Arizona reports 2,795 more COVID-19 cases, reduces death total

Arizona on Thursday reported 2,795 additional confirmed COVID-19 cases and subtracted 11 deaths from its fatality count as rolling averages for additional cases and deaths increased over the past two weeks.

The new numbers changed the state’s pandemic totals to 1,159,526 cases and 21,033 deaths, the Department of Health Service’s coronavirus dashboard reported.

The subtraction of 11 deaths was due to "a low number of additions and routine data cleaning," the department said.

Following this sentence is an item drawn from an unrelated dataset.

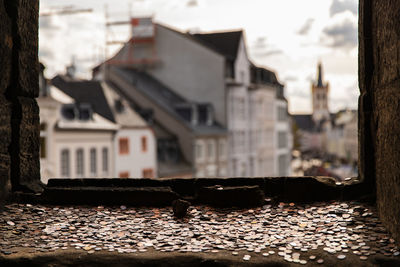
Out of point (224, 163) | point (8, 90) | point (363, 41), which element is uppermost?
point (363, 41)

According to Johns Hopkins University data, the seven-day rolling average of daily new cases rose from 2,268.4 on Oct. 12 to 2,443.43 as of Tuesday while the rolling average of daily deaths rose from 33.8 to 54 during the same period.

The state’s dashboard also reported that virus-related hospitalizations remained on a 2-week-old plateau, with 1,714 COVID-19 patients occupying hospital inpatient beds as of Wednesday.

MORE: Coronavirus in Arizona: Latest case numbers


In order to protect yourself from a possible infection, the CDC recommends: 

  • Avoid close contact with people who are sick.
  • Avoid touching your eyes, nose, and mouth.
  • Stay home when you are sick.
  • Cover your cough or sneeze with a tissue, then throw the tissue in the trash.
  • Clean and disinfect frequently touched objects and surfaces using a regular household cleaning spray or wipe.
  • Cover your mouth and nose with a cloth face cover when around others
  • Wash your hands often with soap and water for at least 20 seconds, especially after going to the bathroom; before eating; and after blowing your nose, coughing, or sneezing.
  • Monitor your health daily

Symptoms for coronavirus COVID-19 include fever, coughing, and shortness of breath. These, of course, are similar to the common cold and flu. 

Expect a common cold to start out with a sore or scratchy throat, cough, runny and/or stuffy nose. Flu symptoms are more intense and usually come on suddenly, and can include a high fever. 

Symptoms of COVID-19 may appear more slowly. They usually include fever, a dry cough and noticeable shortness of breath, according to the World Health Organization. A minority of cases develop pneumonia, and the disease is especially worrisome for the elderly and those with other medical problems such as high blood pressure, obesity, diabetes or heart conditions.

RELATED: Is it the flu, a cold or COVID-19? Different viruses present similar symptoms

To protect yourself, wash your hands well and often, keep them away from your face, and avoid crowds and standing close to people.

And if you do find yourself showing any of these flu or coronavirus symptoms - don't go straight to your doctor's office. That just risks making more people sick, officials urge. Call ahead, and ask if you need to be seen and where.